Nell'ultimo mese, il Parlamento è stato convocato quattro volte per eleggere un presidente, ma invano. Né il partito musulmano sciita Hezbollah, il potente movimento armato che domina la vita politica del Libano, né i suoi oppositori hanno una chiara maggioranza per imporre un candidato. «Se non saremo disposti a fare sforzi, anche penalizzanti, non potremo porre fine alle nostre sofferenze e rimettere in piedi il nostro Paese, e non potremo salvare il Libano», con queste parole l'ormai ex presidente Aoun si è rivolto al popolo libanese, uscendo dalla sede presidenziale. E rivolgendosi, con una lettera, a tutti i parlamentari ha sottolineato: «Abbiamo atteso fino all'ultimo momento disponibile prima di rivolgere questo messaggio al vostro onorevole Consiglio attraverso il suo presidente. La consapevolezza, il senso e la coscienza nazionale ritornano a coloro che devono averli in questi tempi per evitare che si accumuli un vuoto istituzionale che potrebbe portare il paese nel barato. Una grave responsabilità ricade sul presidente designato che si rifiuta di formare il governo in modo che questo nostro amato Paese possa avere una guida».

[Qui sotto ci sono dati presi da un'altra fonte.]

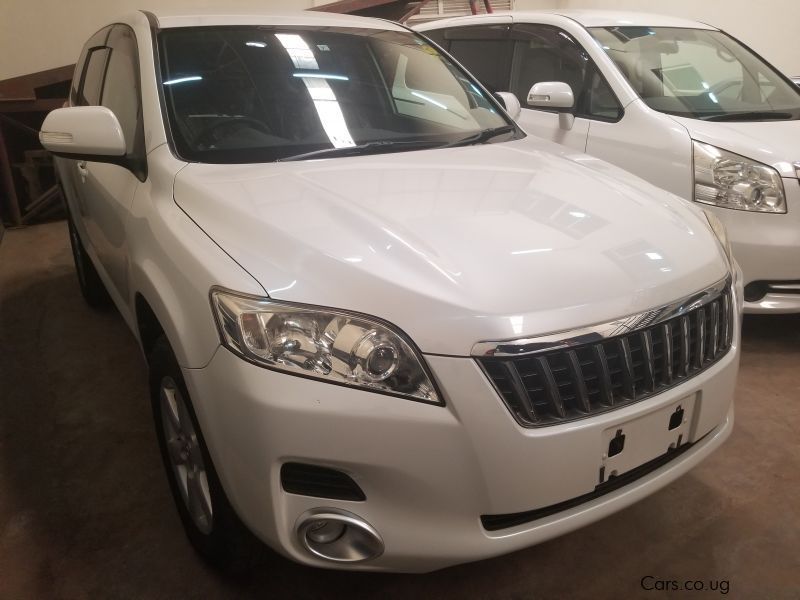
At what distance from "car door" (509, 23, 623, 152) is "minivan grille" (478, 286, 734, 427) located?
185 cm

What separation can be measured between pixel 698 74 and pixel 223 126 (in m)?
2.49

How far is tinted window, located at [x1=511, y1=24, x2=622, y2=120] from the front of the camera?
2.95m

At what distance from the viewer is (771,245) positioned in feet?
7.88

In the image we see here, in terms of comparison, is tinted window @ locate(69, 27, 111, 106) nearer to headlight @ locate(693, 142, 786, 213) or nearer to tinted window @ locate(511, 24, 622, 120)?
tinted window @ locate(511, 24, 622, 120)

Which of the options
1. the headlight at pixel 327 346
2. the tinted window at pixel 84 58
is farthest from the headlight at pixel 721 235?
the tinted window at pixel 84 58

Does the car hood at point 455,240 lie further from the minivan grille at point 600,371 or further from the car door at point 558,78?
the car door at point 558,78

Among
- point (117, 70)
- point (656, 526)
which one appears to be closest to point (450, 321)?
point (656, 526)

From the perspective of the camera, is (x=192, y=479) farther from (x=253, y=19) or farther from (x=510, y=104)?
(x=510, y=104)

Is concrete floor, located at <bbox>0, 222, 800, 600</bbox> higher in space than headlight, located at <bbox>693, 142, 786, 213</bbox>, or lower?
lower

Durante la sua presidenza sono stati numerosi i fatti politici che hanno lasciato il segno. Tra questi, nel 2017, un'operazione dell'esercito volta a cacciare, con l'aiuto delle milizie degli Hezbollah i jihadisti presenti nelle vicinanze del confine siriano e lo svilupparsi di una grave crisi economica che si è inasprita dopo la tremenda esplosione avvenuta nel porto di Beirut, nell’estate del 2020. Una delle più gravi esplosioni non nucleari della storia, che ha ucciso oltre 220 persone, ferendone migliaia e distruggendo una vasta zona della capitale libanese.

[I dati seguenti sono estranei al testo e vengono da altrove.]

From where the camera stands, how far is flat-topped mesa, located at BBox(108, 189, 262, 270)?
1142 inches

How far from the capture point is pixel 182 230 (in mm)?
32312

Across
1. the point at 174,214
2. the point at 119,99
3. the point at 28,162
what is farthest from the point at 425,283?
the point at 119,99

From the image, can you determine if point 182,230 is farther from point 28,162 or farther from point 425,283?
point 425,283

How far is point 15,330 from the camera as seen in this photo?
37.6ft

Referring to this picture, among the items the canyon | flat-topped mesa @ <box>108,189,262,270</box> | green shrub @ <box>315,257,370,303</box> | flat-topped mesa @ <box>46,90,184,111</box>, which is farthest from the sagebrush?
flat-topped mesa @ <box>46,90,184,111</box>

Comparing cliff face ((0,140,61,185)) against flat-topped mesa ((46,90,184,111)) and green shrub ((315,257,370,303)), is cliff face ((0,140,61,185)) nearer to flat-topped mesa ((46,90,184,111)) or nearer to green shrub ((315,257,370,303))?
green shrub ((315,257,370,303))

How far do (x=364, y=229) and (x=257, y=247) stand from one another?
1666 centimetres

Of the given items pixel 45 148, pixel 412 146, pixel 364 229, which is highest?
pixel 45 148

È stato, inoltre, Michel Aoun a firmare, di recente, con Yair Lapid, presidente ad interim del governo israeliano, lo storico accordo sulla delimitazione del confine marittimo con Israele, ponendo fine a una disputa di lunga data sullo sfruttamento delle significative riserve di gas presenti a ridosso dei due Paesi mediorientali. Il territorio conteso copre circa 860 chilometri quadrati di mare e comprende due giacimenti di gas. Israele ne sfrutterà uno, mentre il Libano potrà esplorare, ed eventualmente, sfruttare il secondo. I due Paesi sono formalmente in guerra, sebbene dal 2020 stiano tentando faticosamente di risolvere le loro numerose controversie.
Sfortunatamente, il popolo libanese è ora costretto a vivere un'altra gravissima situazione: un'epidemia di colera che, dopo la Siria, sta interessando il Paese dei cedri. Il Ministero della sanità ha reso noto che fino a questo momento i morti sono dieci, mentre i contagiati ammontano a 239, per la maggior parte emigrati siriani che vivono, da oltre dieci anni, nel Nordest del Libano, in precarie condizioni igienico-sanitarie. In questi ultimi giorni, però, sono stati rilevati contagi anche tra la popolazione libanese. L’Organizzazione mondiale della sanità, ha stabilito nelle acque reflue contaminate l’origine della malattia e principalmente nell’area di Beirut. Il primo caso di colera, registrato nel Paese dopo un trentennio, è stato reso pubblico dalle autorità libanesi all’inizio di questo mese, dopo che a settembre l’epidemia era giunta dalla Siria, dove aveva fatto registrare sessanta morti e 13mila infezioni.